Paralelamente, a Sabesp definiu um plano de investimentos de R$ 70 bilhões até 2029, com foco em ampliações de cobertura de água para 99% da população paulista e cobertura de esgoto em 90% dos municípios atendidos. Esse plano promove sinergias com aquisições estratégicas que possam fortalecer sua presença regional.
Além de explorar oportunidades no interior de São Paulo, a Sabesp se posiciona para participar de leilões de saneamento em outras regiões, motores do crescimento do setor nos próximos anos. O estado paulista projeta licitações em mais de 210 cidades até meados de 2026, em contratos que podem movimentar cerca de R$ 75 bilhões.
Analistas avaliam que a entrada no mercado de outras empresas de saneamento ou a expansão para estados vizinhos pode acelerar a geração de receitas e fortalecer o perfil da Sabesp como player nacional, ao mesmo tempo que dilui riscos restritos ao território paulista. Haverá atenção especial à estrutura tarifária regulada: a empresa enfrenta agora seu primeiro teste de ajuste tarifário.

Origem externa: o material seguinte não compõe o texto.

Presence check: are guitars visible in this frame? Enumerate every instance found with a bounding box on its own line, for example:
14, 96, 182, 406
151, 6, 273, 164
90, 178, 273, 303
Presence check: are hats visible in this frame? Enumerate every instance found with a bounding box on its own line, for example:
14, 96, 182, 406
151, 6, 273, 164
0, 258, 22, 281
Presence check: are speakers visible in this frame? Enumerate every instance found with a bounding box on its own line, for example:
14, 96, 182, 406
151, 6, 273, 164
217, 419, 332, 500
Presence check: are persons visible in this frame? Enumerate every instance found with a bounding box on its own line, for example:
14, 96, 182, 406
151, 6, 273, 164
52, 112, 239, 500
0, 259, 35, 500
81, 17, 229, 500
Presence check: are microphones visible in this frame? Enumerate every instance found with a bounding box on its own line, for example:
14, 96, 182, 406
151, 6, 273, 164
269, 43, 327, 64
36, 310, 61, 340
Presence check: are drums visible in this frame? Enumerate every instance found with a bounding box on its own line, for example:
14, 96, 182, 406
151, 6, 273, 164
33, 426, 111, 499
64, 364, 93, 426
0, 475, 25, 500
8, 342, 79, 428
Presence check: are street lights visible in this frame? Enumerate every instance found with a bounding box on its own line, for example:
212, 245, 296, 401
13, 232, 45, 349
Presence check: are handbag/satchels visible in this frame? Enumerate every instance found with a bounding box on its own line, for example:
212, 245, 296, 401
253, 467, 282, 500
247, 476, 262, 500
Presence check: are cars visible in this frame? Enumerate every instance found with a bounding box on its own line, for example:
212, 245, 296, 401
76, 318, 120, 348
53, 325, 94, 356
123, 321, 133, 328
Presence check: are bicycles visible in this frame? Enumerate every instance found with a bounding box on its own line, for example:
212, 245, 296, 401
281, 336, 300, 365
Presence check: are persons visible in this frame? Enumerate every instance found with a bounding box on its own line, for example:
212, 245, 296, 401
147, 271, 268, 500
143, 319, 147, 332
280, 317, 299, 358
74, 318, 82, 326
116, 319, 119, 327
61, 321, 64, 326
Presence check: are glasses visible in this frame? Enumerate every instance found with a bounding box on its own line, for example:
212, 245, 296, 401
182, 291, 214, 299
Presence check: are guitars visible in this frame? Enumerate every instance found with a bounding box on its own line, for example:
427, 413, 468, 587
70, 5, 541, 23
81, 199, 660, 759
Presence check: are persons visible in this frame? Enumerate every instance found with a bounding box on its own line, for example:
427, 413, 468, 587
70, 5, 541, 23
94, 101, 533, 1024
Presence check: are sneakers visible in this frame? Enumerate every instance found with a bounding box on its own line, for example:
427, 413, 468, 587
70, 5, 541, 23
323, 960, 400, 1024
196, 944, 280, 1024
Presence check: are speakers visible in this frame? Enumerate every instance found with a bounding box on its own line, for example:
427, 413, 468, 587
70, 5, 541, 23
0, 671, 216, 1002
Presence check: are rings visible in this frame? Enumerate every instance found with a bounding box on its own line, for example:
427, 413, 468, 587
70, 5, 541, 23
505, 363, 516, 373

No atual momento político, as decisões regulatórias podem ser sensíveis. O governador de São Paulo, Tarcísio de Freitas, figura como potencial candidato em 2026, e revisões de tarifas podem se tornar tema delicado. Piani comentou que, em caso de inflação elevada nas tarifas, poderia haver subsídios vindos do fundo complementado pela venda da fatia do governo.
Apesar do apetite por crescimento via aquisições, a Sabesp afirma que não precisa lançar oferta acionária adicional no curto prazo, mas não descarta uso desse instrumento se surgirem oportunidades rentáveis. A empresa já captou R$ 15 bilhões em 2025 e planeja manter esse ritmo de captação estrutural.
Para investidores, será crucial observar o ritmo de execução das aquisições, as negociações regulatórias e o impacto das novas receitas e custos nos resultados. O momento marca uma transição ambiciosa: a empresa deixa de ser apenas estatal local para se projetar como agente nacional no setor de saneamento.